R: Rotation Gene Set Tests

roast {limma}

R Documentation

Rotation Gene Set Tests

Description

Rotation gene set testing for linear models.

Usage

## Default S3 method:
roast(y, index = NULL, design = NULL, contrast = ncol(design), geneid = NULL,
      set.statistic = "mean", gene.weights = NULL, var.prior = NULL, df.prior = NULL,
      nrot = 999, approx.zscore = TRUE, ...)
## Default S3 method:
mroast(y, index = NULL, design = NULL, contrast = ncol(design), geneid = NULL,
       set.statistic = "mean", gene.weights = NULL, var.prior = NULL, df.prior = NULL,
       nrot = 999, approx.zscore = TRUE, adjust.method = "BH",
       midp = TRUE, sort = "directional", ...)
## Default S3 method:
fry(y, index = NULL, design = NULL, contrast = ncol(design), geneid = NULL,
      standardize = "posterior.sd", sort = "directional", ...)

Arguments

`y`	numeric matrix giving log-expression or log-ratio values for a series of microarrays, or any object that can coerced to a matrix including `ExpressionSet`, `MAList`, `EList` or `PLMSet` objects. Rows correspond to probes and columns to samples. If either `var.prior` or `df.prior` are `NULL`, then `y` should contain values for all genes on the arrays. If both prior parameters are given, then only `y` values for the test set are required.
`index`	index vector specifying which rows (probes) of `y` are in the test set. Can be a vector of integer indices, or a logical vector of length `nrow(y)`, or a vector of gene IDs corresponding to entries in `geneid`. Alternatively it can be a data.frame with the first column containing the index vector and the second column containing directional gene contribution weights. For `mroast` or `fry`, `index` is a list of index vectors or a list of data.frames.
`design`	design matrix
`contrast`	contrast for which the test is required. Can be an integer specifying a column of `design`, or the name of a column of `design`, or a numeric contrast vector of length equal to the number of columns of `design`.
`geneid`	gene identifiers corresponding to the rows of `y`. Can be either a vector of length `nrow(y)` or the name of the column of `y$genes` containing the gene identifiers. Defaults to `rownames(y)`.
`set.statistic`	summary set statistic. Possibilities are `"mean"`,`"floormean"`,`"mean50"` or `"msq"`.
`gene.weights`	numeric vector of directional (positive or negative) contribution weights specifying the size and direction of the contribution of each probe to the gene set statistics. For `mroast`, this vector must have length equal to `nrow(y)`. For `roast`, can be of length `nrow(y)` or of length equal to the number of genes in the test set.
`var.prior`	prior value for residual variances. If not provided, this is estimated from all the data using `squeezeVar`.
`df.prior`	prior degrees of freedom for residual variances. If not provided, this is estimated using `squeezeVar`.
`nrot`	number of rotations used to compute the p-values.
`approx.zscore`	logical, if `TRUE` then a fast approximation is used to convert t-statistics into z-scores prior to computing set statistics.

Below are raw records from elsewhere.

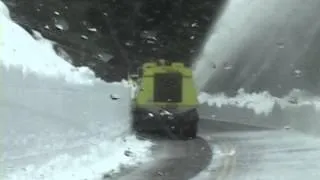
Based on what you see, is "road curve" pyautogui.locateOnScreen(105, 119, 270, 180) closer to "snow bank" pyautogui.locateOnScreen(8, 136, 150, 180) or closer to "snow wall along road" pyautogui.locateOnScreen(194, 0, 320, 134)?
"snow bank" pyautogui.locateOnScreen(8, 136, 150, 180)

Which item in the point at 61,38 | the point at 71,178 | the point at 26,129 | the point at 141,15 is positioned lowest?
the point at 71,178

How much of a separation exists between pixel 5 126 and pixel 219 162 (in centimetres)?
597

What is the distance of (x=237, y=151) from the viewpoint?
18.3 meters

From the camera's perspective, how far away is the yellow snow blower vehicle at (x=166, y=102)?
952 inches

If `FALSE`, z-scores will be exact.
`adjust.method`	method used to adjust the p-values for multiple testing. See `p.adjust` for possible values.
`midp`	logical, should mid-p-values be used in instead of ordinary p-values when adjusting for multiple testing?
`sort`	character, whether to sort output table by directional p-value (`"directional"`), non-directional p-value (`"mixed"`), or not at all (`"none"`).
`standardize`	how to standardize for unequal probewise variances. Possibilities are `"residual.sd"`, `"posterior.sd"` or `"none"`.
`...`	any argument that would be suitable for `lmFit` or `eBayes` can be included.

Details

These functions implement the ROAST gene set tests proposed by Wu et al (2010). They perform self-contained gene set tests in the sense defined by Goeman and Buhlmann (2007). For competitive gene set tests, see camera. For a gene set enrichment analysis style analysis using a database of gene sets, see romer.

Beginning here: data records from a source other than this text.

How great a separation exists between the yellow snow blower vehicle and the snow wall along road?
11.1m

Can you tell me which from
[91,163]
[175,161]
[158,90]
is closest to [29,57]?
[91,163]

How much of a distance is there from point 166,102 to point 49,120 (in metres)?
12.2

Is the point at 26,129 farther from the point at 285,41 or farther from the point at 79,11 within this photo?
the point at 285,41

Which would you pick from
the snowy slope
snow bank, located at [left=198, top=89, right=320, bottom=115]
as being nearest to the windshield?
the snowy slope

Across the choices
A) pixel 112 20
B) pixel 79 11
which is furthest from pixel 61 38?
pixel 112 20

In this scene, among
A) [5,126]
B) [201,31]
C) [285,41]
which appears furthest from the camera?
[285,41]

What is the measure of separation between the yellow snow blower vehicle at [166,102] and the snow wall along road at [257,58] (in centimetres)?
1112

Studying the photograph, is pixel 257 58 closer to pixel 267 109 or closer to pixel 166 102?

roast and mroast test whether any of the genes in the set are differentially expressed. They can be used for any microarray experiment that can be represented by a linear model. The design matrix for the experiment is specified as for the lmFit function, and the contrast of interest is specified as for the contrasts.fit function. This allows users to focus on differential expression for any coefficient or contrast in a linear model. If contrast is not specified, then the last coefficient in the linear model will be tested.

The argument index is often made using ids2indices but does not have to be. Each set to be tested is represented by a vector of row numbers or a vector of gene IDs. Gene IDs should correspond to either the rownames of y or the entries of geneid.

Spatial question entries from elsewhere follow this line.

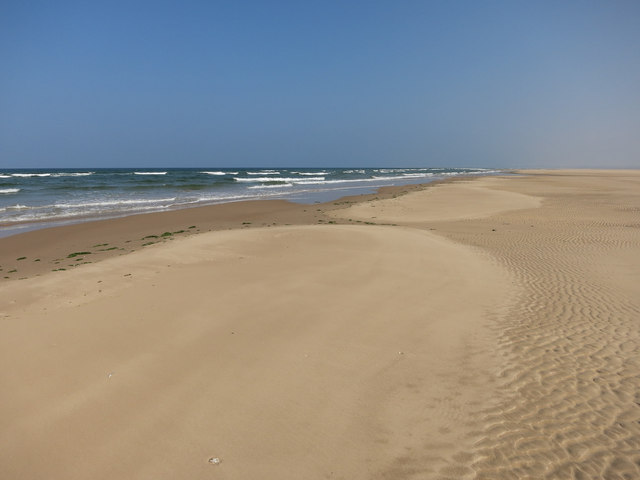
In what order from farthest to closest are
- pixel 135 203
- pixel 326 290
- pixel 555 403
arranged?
pixel 135 203
pixel 326 290
pixel 555 403

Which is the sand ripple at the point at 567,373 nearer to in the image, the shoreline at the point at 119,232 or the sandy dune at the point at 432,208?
the sandy dune at the point at 432,208

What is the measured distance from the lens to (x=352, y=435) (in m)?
3.52

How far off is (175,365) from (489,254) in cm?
971

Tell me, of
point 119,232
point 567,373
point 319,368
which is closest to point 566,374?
point 567,373

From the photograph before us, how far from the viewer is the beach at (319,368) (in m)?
3.27

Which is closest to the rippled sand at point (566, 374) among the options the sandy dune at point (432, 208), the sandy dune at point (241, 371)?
the sandy dune at point (241, 371)

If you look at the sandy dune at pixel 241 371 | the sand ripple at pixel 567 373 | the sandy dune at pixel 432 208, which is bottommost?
the sandy dune at pixel 432 208

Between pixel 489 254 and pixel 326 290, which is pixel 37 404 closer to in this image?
pixel 326 290

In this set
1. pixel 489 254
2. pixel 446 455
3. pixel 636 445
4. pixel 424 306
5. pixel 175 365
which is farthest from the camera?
pixel 489 254

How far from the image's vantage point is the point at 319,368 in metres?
4.66

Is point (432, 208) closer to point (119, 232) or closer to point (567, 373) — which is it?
point (119, 232)

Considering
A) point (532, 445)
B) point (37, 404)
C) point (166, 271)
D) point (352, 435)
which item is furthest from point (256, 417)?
point (166, 271)

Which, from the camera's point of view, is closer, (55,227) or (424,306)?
(424,306)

The argument gene.weights allows directional contribution weights to be set for individual genes in the set. This is often useful, because it allows each gene to be flagged as to its direction and magnitude of change based on prior experimentation. A typical use is to make the gene.weights 1 or -1 depending on whether the gene is up or down-regulated in the pathway under consideration. Probes with directional weights of opposite signs are expected to have expression changes in opposite directions. If there are multiple sets to be tested, then set-specific gene weights can be included as part of the index. If any of the entries of index are data.frames, then the second column will be assumed to be gene contribution weights. All three functions (roast, mroast and fry) support set-specific gene contribution weights as part of an index data.frame.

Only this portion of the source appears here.